Résolution : envisager un programme de réduction des biais à partir d’un principe de design, voilà une solution innovante pour proposer une expérience collaborateur·rice différenciante, tout en améliorant les relations interpersonnelles en permettant à chacun·e de comprendre les problématiques rencontrées par l’autre.

« Ohhh ça va si on ne peut plus rire. Tu as tes règles ou quoi ? »

Contexte du délit : prononcée à la suite d’une « blague », qui n’a visiblement pas fait rire son interlocutrice.
Traduction : en manque d’argument face à ton opinion contradictoire, je me rabats sur le meilleur joker que Mère Nature m’ait donné. C’était ça où te traiter d’hystérique.
Pourquoi c’est grave : l’humour compte pour beaucoup dans la construction et l’entretien de bonnes relations entre collègues. Mais en matière de sexisme ordinaire, il agit à double tranchant en dissimulant son caractère dénigrant sous couvert de « blagues ». 80% des collaboratrices françaises affirment en avoir déjà entendues, 50% d’entre elles en ont même été la cible, et ¾ des hommes disent en avoir été témoins.

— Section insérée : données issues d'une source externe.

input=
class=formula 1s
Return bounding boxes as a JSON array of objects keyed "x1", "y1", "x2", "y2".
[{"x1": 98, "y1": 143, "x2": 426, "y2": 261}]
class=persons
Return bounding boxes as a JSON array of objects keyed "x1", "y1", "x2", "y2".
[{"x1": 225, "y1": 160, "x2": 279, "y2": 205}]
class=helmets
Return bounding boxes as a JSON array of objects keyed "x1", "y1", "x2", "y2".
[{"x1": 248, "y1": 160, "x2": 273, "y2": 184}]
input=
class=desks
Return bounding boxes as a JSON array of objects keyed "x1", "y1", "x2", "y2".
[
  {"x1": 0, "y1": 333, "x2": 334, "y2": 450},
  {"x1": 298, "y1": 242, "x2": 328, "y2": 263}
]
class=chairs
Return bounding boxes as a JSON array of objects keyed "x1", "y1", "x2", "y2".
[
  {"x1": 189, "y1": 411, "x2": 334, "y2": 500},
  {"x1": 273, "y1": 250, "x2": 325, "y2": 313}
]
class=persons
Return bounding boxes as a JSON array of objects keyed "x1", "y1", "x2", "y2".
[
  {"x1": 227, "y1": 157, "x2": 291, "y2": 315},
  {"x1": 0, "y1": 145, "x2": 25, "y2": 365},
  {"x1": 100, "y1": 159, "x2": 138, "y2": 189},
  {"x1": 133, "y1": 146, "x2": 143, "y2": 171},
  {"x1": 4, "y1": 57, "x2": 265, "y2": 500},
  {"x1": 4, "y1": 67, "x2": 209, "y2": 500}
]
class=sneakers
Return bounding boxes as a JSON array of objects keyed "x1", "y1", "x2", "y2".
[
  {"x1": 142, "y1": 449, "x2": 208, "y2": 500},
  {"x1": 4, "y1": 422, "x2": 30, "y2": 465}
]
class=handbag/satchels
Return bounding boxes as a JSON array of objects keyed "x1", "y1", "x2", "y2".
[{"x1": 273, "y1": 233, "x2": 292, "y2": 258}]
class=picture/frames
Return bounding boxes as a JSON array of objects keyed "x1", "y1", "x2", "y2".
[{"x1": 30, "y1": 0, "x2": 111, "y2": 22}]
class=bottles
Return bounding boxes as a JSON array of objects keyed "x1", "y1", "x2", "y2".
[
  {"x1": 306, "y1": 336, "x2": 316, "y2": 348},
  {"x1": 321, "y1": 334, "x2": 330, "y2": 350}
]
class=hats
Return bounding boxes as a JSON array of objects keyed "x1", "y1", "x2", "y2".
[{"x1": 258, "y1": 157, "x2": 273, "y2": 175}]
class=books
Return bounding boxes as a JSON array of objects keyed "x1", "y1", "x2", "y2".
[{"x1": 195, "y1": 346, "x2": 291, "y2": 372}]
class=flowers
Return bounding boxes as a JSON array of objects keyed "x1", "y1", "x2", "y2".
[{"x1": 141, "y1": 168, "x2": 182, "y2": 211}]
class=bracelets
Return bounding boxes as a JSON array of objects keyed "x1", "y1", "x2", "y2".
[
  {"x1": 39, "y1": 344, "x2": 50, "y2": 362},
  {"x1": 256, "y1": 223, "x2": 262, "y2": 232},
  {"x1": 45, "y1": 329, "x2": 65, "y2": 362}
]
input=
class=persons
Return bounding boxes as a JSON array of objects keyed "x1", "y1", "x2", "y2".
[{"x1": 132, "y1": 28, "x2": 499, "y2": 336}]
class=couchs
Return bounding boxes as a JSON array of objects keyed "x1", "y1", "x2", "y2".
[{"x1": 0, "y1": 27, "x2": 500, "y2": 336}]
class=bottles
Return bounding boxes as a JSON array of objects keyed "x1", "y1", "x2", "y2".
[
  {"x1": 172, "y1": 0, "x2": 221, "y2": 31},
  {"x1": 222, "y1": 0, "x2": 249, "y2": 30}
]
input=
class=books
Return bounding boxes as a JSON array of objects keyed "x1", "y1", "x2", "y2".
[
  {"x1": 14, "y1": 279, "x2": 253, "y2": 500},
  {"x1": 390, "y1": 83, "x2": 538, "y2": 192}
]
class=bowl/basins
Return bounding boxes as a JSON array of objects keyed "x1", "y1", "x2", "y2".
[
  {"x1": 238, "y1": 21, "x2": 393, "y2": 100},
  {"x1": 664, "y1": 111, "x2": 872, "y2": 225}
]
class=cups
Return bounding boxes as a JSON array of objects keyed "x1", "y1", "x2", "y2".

Résolution : en favorisant la tolérance aux propos et comportements sexistes, l’humour crée des injonctions paradoxales pour les femmes : celle de rire en vue de maintenir l’esprit de groupe ou celle de ne pas rire au risque de passer pour une rabat-joie. En tant que manager ou RH, le développement et l’épanouissement de vos recru·es dans leur carrière pro est une prérogative de taille. Un accompagnement qui débute par l’instauration d’un climat de confiance et de respect. Pour le maintenir, il vous revient d’user de votre pouvoir disciplinaire pour affirmer le caractère inacceptable des comportements de sexisme ordinaire.